Saved data entries:
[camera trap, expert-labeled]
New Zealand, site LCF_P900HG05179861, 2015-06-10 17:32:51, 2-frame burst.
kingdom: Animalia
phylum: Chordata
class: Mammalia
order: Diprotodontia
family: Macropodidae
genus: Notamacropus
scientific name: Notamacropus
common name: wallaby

Task item: Word for word, quote all of the data above.

Solution to this problem:
[camera trap, expert-labeled]
New Zealand, site LCF_P900HG05179861, 2015-06-10 17:32:51, 2-frame burst.
kingdom: Animalia
phylum: Chordata
class: Mammalia
order: Diprotodontia
family: Macropodidae
genus: Notamacropus
scientific name: Notamacropus
common name: wallaby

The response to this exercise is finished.